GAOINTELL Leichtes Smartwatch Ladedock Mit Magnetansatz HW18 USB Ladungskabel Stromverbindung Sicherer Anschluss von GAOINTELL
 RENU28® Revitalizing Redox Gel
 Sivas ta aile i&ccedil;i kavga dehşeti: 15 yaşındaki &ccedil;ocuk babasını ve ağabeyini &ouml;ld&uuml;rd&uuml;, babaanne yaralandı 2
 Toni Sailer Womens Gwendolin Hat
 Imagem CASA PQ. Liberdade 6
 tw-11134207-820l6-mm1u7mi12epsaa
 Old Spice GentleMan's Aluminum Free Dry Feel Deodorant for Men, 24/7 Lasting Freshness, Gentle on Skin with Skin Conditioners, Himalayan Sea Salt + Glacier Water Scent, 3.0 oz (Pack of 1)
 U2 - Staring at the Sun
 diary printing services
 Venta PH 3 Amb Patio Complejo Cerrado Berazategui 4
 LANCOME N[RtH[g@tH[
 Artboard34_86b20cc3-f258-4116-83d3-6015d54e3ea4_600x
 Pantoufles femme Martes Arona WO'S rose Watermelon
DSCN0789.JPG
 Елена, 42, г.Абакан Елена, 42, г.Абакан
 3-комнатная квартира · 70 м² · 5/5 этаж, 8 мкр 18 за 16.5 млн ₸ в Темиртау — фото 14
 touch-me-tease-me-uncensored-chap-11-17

□ □ □ □

● **JOB**: Reproduce all seventeen entries above character for character, in the same order, one entry per line.

● **TASK ANSWER**:
GAOINTELL Leichtes Smartwatch Ladedock Mit Magnetansatz HW18 USB Ladungskabel Stromverbindung Sicherer Anschluss von GAOINTELL
 RENU28® Revitalizing Redox Gel
 Sivas ta aile i&ccedil;i kavga dehşeti: 15 yaşındaki &ccedil;ocuk babasını ve ağabeyini &ouml;ld&uuml;rd&uuml;, babaanne yaralandı 2
 Toni Sailer Womens Gwendolin Hat
 Imagem CASA PQ. Liberdade 6
 tw-11134207-820l6-mm1u7mi12epsaa
 Old Spice GentleMan's Aluminum Free Dry Feel Deodorant for Men, 24/7 Lasting Freshness, Gentle on Skin with Skin Conditioners, Himalayan Sea Salt + Glacier Water Scent, 3.0 oz (Pack of 1)
 U2 - Staring at the Sun
 diary printing services
 Venta PH 3 Amb Patio Complejo Cerrado Berazategui 4
 LANCOME N[RtH[g@tH[
 Artboard34_86b20cc3-f258-4116-83d3-6015d54e3ea4_600x
 Pantoufles femme Martes Arona WO'S rose Watermelon
DSCN0789.JPG
 Елена, 42, г.Абакан Елена, 42, г.Абакан
 3-комнатная квартира · 70 м² · 5/5 этаж, 8 мкр 18 за 16.5 млн ₸ в Темиртау — фото 14
 touch-me-tease-me-uncensored-chap-11-17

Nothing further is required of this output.